Preserving public access to business conducted by the York County Council is worth the risk that some observers may be confused by discussions on road improvement plans.

The council backed off Monday night from an earlier proposal by County Manager Jim Baker to delay any discussions about "Pennies for Progress" road plans until the end of the regular meeting and to turn off TV cameras and not record the sessions. While council members went along with the proposal to hold the discussions at the end of the meeting, they unanimously agreed that the talks should be recorded and televised.

Baker, in fact, also had changed his original position, agreeing that the discussions should be recorded and televised. He also suggested that the cameras could be moved to different positions during any talks to provide a better view of road diagrams.

Baker has asserted that his intention never was to limit public access to discussions by the council. He said the purpose of delaying road talks until the end of the regular meeting and not recording or televising them was to prevent people from misconstruing the county's intentions or assuming that the discussions represented the final word on road improvements.

That, of course, is a possibility. Some residents may watch these discussions on TV and come away with mistaken conclusions about what the council has decided.
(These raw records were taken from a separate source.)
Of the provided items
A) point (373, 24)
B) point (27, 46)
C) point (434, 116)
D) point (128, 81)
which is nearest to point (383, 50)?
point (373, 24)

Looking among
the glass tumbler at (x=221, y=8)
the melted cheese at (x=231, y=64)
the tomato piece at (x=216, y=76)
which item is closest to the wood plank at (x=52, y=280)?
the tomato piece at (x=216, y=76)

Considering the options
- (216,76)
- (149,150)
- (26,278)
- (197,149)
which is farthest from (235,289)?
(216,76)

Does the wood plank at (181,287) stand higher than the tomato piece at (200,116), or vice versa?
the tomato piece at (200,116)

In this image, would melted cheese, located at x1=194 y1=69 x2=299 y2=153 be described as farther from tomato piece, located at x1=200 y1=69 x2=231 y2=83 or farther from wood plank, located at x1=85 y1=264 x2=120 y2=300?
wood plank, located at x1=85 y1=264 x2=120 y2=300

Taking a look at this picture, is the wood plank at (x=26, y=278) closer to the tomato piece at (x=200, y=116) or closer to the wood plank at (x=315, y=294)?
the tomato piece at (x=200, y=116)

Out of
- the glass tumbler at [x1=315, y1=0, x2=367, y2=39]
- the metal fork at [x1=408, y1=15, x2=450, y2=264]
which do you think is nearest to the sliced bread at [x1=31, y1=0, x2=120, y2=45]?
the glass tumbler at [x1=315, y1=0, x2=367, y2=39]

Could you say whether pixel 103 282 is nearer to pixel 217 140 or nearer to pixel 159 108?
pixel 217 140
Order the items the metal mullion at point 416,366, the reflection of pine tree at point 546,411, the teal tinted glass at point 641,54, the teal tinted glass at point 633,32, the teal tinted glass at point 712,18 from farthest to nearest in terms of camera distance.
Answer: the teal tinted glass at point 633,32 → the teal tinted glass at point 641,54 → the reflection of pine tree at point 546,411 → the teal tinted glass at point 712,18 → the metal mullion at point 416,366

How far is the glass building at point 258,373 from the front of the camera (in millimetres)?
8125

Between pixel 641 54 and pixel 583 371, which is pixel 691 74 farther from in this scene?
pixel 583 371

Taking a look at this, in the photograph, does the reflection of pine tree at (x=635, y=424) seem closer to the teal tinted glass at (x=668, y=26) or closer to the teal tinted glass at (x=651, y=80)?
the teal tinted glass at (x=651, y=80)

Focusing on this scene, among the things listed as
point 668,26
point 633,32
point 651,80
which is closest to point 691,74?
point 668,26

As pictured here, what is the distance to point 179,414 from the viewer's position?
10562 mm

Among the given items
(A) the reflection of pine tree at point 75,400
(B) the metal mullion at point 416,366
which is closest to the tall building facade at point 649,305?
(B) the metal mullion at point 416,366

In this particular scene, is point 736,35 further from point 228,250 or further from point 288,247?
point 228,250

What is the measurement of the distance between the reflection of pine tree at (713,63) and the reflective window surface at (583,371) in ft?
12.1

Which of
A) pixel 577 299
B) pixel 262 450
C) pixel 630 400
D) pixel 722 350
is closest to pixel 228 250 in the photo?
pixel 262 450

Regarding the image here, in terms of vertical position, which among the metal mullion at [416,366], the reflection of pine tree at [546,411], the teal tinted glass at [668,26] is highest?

But that does not justify limiting the public's access to the proceedings. Open government occasionally can be messy, but elected officials always must be accountable to the people they serve, and they must conduct their business in public.

Councilman Curwood Chappell put it succinctly: "I don't think the public should be deprived of anything we do here from the pledge of allegiance until we're adjourned."

That, we think, should be the principle that governs the council's actions regarding all public business it conducts.

Baker has helped bring order and decorum to council meetings since coming aboard as county manager. His proposal to delay road talks and not record them may have been motivated simply by a desire to streamline the meetings and avoid confusion.

But it was a step too far in the direction of denying public access and meeting, in effect, behind closed doors. It was a misstep we hope Baker doesn't repeat.


York County Council members voted unanimously to record and televise road discussions.